Problem 1
In the business margins thread, decide whether each statement agrees with the text, answering yes or no and quoting the deciding words exactly: (a) the first post says material costs fall over the years; (b) wfcjr refuses to import from Asia; (c) the first post ties outsourcing to reducing production cost.
Problem 2
From the business margins thread, list every cost that the first post says increases or skyrockets over the years.
Problem 3
Continue the business margins thread from its last sentence.

Supplied passage
Back to the question. You have a company and your able to pay your employees, provide benefits, scrape out a bit of a marketshare and God forbid, make some profit for yourself. Over the years your benefits costs skyrocket. Your material costs increase. Your labor costs increase. Then you get to deal with those pesky things employees don't care about (taxes and workmans comp). As your operating margin shrinks you have choices to make and some are out of your control.. 

You broker for cheaper material costs. You broker for cheaper benefit costs. You look for every chance to scrape the life out of every nickel you can. But at the end of the day your margins continue to shrink..

So, what do you do next??

A) Do I advertise more and try to increase my marketshare? (where do I get the money)
B) Do I drop prices and try to increase marketshare? (my margin is thin as it is)

C) Do I layoff employees? 
D) Do I ask the employees to take pay cuts in direct relation to the loss in operating margin? 
E) Do I look for opportunities to reduce production cost? (outsourcing)
F) Do I just give up and quit and close the doors?

It seems that any of the C, D and E are completely outrageous solutions since it alienates the worker and pisses off the consumer. Seems most of you would just assume that if the guy can't make a profit then he should just skip to F.

I would think the only reason someone would be in business, especially a small business, would be to hopefully pull some profit for yourself and your family. It seems that most could care less what happens to the owners and managers of business as long as the employees are taken care of and the products are made in the US.

Sorry, but if there is no profit, there is no business so it would not amount to a pile of cow dung where the poduct was manufactured..


----------



## wfcjr (Jul 21, 2007)

*Owner of a Company*

I am the owner of a manufacturing company. We compete with imports every day of the week. I refuse to import from Asia.... to the point where even the hats, coffee mugs, shirts, promo items we give to customers are Made in USA. Is it always easy.... no. But is it important? I think so.

Raw data
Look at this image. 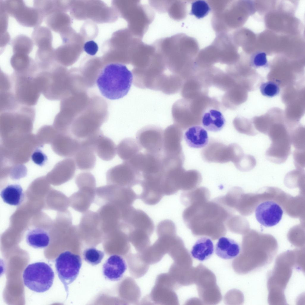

Output 1
(a) No: "Your material costs increase."
(b) Yes: "I refuse to import from Asia"
(c) Yes: "E) Do I look for opportunities to reduce production cost? (outsourcing)"

Output 2
Benefits costs, material costs, labor costs

Output 3
Agriculture, mining, forestry & manufacturing are what creates real wealth for a country. (Growing things, pulling things out of the ground and making things.) Without adding value to real and tangible goods, there is no capital creation. Most other activity is shifting capital from one set of hands to another. This should be painfully obvious as the loss of value adding jobs overseas has been accompanied by horrible imbalances in net trade, net payments, etc. Also, when the financial markets collapsed, where did our country have to turn for capital? The Middle East (oil) and the Far East (manufactured goods). 

Much of what comes in from China, Vietnam, etc. is manufactured in conditions ranging from OSHA to EPA that would not be permitted in the US. To say nothing of the fact that the prevailing wage is so far below minimum that it is not even worth mentioning. My point here is not to bash market competition, but rather to highlight that we permit companies to import goods into the US that are made in environments that are legally impermissible for US based manufacturers. We insist that domestic manufacturers adhere to all federal laws and regulations. From a federal perspective, a manufacturer in NJ must follow the same laws and regulations as a manufacturer in CA or WA. Yet we permit overseas companies access to our markets when they play by a completely different set of legal and regulatory rules in their factories.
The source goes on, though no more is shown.